Using pooled-DNA GWAS analyses, we identified five SNPs and corresponding genes significantly associated with IR in a population of obese children and adolescents: rs212540 (ECE1), rs3218888 (IL1R2), rs252111 (GNPDA1), rs9261108 (HLA-J), and rs2258617 (PYGB). Significant associations were validated for four SNPs (rs212540, rs3218888, rs252111 and rs2258617) on follow-up analyses of individual DNA samples, whereas rs2258617 (PYGB) continued to be significant in an independent cohort and in a merged analysis of the first and second cohorts. To our knowledge, the five SNPs from the pooled-DNA GWAS analysis have not been previously reported in GWAS studies as being associated with IR or related traits. For these five regions, and especially the four that were validated in a replicative individual DNA analyses, it would be of interest to further investigate their possible association with IR in genetic studies of larger cohorts and other functional studies.

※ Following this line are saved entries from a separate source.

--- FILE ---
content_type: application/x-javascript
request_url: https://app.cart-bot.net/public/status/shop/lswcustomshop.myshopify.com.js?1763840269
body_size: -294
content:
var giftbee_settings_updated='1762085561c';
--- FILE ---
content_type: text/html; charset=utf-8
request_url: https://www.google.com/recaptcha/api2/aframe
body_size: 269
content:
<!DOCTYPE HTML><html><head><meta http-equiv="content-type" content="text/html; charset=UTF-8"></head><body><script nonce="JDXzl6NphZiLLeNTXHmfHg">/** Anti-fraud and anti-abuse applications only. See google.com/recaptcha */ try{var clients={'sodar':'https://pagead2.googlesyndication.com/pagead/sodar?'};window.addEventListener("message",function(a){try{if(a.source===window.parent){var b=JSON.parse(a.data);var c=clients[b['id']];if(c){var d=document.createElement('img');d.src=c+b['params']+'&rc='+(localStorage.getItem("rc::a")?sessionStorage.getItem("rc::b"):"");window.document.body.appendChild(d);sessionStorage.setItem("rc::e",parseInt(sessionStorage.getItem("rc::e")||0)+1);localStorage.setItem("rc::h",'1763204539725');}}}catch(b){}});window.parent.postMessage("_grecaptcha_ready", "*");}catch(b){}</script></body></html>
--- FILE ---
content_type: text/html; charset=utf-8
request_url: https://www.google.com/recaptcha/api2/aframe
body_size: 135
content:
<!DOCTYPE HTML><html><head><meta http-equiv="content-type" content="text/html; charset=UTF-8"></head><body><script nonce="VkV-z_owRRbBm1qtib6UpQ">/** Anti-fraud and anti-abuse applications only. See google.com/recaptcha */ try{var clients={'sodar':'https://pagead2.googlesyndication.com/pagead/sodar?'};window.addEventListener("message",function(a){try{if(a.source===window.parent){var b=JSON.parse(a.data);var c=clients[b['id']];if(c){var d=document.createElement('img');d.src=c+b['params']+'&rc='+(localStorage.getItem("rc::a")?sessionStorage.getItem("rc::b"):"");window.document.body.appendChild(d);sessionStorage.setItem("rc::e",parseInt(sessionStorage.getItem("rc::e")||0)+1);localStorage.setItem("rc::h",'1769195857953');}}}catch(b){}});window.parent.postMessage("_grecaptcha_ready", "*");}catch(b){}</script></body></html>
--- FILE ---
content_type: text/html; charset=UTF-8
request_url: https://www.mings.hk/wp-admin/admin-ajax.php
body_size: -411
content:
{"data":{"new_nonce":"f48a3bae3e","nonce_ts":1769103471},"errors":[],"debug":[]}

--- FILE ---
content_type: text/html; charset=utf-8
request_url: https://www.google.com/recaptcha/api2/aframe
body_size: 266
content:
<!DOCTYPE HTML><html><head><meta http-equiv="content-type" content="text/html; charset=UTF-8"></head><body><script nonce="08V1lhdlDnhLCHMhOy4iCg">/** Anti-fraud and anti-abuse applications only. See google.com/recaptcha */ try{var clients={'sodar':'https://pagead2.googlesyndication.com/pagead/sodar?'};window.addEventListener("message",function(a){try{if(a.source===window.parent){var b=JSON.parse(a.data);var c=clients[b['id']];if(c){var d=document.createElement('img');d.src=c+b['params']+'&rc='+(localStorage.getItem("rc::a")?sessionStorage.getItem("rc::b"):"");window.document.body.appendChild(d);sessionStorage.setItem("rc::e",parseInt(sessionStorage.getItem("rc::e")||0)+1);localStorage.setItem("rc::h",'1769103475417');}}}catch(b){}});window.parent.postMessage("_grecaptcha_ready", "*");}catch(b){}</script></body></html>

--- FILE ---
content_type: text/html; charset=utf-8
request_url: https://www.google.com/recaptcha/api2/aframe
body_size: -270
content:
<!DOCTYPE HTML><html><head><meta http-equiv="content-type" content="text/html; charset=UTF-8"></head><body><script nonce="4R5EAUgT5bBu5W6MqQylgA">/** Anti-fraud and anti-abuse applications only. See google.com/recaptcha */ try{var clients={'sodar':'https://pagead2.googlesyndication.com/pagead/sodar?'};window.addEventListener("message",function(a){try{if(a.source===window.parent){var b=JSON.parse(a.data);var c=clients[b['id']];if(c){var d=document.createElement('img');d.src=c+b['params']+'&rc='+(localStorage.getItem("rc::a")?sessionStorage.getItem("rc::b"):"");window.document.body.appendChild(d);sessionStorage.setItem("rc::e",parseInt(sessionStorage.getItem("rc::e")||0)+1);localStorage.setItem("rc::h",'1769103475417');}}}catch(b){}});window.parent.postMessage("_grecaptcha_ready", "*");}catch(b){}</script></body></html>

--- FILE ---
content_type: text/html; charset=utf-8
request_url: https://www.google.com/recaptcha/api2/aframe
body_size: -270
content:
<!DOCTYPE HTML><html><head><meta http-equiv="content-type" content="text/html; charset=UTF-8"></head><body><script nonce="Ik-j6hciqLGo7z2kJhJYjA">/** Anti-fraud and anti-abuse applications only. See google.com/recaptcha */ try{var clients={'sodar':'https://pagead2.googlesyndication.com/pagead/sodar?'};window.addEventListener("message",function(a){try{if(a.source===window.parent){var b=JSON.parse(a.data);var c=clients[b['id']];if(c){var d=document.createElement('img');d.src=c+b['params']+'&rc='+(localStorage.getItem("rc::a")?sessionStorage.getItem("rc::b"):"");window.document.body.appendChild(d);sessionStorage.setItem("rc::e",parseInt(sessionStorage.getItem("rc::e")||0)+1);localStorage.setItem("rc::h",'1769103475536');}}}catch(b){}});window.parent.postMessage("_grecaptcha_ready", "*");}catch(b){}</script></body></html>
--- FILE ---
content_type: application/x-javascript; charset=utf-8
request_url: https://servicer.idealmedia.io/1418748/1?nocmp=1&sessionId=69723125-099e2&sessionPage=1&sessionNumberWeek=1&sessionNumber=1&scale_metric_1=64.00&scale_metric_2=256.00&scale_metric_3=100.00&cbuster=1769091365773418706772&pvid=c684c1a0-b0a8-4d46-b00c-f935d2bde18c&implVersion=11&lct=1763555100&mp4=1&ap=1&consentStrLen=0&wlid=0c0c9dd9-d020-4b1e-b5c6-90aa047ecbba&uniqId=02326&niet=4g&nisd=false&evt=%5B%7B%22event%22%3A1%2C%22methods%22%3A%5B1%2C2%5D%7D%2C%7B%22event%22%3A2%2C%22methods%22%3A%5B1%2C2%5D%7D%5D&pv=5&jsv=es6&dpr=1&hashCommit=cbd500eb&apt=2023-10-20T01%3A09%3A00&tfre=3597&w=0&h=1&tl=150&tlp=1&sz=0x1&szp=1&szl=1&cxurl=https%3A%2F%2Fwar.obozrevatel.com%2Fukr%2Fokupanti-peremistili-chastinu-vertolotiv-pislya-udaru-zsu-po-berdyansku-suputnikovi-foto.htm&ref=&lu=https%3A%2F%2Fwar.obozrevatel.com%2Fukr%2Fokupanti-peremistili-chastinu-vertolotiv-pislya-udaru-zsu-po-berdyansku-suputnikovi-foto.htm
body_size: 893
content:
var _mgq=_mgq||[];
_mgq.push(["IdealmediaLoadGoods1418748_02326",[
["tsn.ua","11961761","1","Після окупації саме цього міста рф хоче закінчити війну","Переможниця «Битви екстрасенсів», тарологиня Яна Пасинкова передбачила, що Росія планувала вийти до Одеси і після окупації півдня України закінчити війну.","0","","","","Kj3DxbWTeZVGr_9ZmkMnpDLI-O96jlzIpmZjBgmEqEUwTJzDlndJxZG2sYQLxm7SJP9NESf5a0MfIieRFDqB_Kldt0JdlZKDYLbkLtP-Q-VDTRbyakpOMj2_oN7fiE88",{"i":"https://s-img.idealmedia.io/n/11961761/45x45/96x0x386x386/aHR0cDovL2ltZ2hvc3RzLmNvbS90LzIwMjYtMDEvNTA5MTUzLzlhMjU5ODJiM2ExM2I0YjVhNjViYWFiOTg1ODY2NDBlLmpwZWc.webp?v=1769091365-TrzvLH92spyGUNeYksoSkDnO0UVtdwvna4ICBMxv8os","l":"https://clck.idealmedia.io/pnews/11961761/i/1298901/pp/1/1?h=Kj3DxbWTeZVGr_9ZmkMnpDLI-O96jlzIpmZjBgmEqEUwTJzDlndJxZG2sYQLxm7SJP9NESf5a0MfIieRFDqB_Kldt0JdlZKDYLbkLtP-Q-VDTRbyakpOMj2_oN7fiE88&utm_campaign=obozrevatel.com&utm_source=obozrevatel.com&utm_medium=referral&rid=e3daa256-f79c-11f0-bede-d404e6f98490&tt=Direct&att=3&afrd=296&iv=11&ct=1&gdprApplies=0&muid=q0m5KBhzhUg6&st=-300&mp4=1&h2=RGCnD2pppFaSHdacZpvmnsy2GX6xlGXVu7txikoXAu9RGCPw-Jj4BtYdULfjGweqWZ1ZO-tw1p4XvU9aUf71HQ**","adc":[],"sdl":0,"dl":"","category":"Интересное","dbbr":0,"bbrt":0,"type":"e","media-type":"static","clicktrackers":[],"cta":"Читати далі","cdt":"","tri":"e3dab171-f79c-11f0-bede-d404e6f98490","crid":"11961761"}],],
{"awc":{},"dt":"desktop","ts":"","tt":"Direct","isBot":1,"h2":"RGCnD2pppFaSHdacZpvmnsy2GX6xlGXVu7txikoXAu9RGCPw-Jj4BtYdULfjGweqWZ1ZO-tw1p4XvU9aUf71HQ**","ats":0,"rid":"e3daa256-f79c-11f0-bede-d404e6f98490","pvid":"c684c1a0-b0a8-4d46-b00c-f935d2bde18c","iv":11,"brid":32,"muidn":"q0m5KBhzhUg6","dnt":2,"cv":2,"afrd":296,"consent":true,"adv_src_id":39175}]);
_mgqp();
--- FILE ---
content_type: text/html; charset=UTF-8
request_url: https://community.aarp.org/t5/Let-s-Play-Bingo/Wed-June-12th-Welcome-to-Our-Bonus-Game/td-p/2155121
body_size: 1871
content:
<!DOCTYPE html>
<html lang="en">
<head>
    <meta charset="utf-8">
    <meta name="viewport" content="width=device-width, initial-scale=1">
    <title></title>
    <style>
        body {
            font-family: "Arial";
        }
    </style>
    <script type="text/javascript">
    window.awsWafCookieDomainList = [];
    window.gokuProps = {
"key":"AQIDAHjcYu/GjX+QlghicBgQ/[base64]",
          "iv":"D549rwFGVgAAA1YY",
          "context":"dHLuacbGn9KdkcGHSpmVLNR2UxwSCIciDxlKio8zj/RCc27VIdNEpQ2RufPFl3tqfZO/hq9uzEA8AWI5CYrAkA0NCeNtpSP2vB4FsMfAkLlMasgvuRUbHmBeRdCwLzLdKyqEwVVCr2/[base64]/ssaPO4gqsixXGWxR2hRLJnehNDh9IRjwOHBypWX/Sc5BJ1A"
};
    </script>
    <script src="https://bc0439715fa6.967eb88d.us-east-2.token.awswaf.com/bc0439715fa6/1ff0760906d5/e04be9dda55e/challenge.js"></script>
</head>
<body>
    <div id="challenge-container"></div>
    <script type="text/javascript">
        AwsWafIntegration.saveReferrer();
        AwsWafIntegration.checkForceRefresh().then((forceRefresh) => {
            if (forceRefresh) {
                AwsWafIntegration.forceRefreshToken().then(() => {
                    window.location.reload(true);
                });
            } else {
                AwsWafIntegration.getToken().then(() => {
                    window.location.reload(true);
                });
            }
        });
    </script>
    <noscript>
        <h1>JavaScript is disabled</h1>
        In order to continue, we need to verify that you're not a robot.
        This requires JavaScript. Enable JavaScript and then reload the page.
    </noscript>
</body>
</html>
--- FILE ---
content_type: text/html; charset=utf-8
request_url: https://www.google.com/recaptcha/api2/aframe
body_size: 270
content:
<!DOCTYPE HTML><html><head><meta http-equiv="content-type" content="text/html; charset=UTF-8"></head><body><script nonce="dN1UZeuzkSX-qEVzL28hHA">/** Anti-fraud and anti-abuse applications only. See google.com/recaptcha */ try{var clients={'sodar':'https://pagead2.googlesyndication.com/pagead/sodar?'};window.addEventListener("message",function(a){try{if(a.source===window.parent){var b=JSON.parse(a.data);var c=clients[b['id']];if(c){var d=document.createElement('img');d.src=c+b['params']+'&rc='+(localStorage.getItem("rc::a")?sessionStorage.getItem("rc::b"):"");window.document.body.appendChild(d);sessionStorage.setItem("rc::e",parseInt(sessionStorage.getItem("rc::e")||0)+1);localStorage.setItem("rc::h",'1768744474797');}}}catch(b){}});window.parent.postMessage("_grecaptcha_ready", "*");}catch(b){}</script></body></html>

The main result of our study is the identification of rs2258617 in the PYGB gene as being associated with significant differences in frequencies of alleles between the IR+ and IR− groups. This SNP was significant in the pooled-DNA GWAS analysis, validation analyses of individual genotypes, replication study in an independent cohort and merged analysis of the first and second cohorts. A recessive or additive mode of inheritance was supported by a high OR and low P-value. As the HapMap and European population frequencies show very close to intermediate frequencies for the C:T SNP rs2258617, such frequencies are likely expected also in the background (Slovenian) population. In the large first cohort, allele C was much more frequent in the IR− group (60%) than in the IR+ group (48%). This suggests that this SNP is a common and frequent allele in the population, which can potentially serve as an informative diagnostic genetic marker for early detection of IR in obese children and adolescents. Much research remains to be conducted to explore the mechanism by which PYGB genetic variants affect IR, which could lead to the development of novel preventative or therapeutic strategies to combat IR. This, in turn, offers the prospect of personalizing treatment based on genotype and opens a route for exploring novel drug treatment opportunities.

In conclusion, we report for the first time a pooled-DNA GWAS analysis of IR and insulin-sensitive obese children and adolescents in the Slovenian population identifying five significant SNPs or genes. Strongest support in validation and replication studies was found for the rs2258617 SNP, suggesting that the PYGB gene may be involved in the genetic control of IR and thereby providing a new target for further basic research of the mechanisms underlying IR and for the development of potential new therapies for IR and T2D.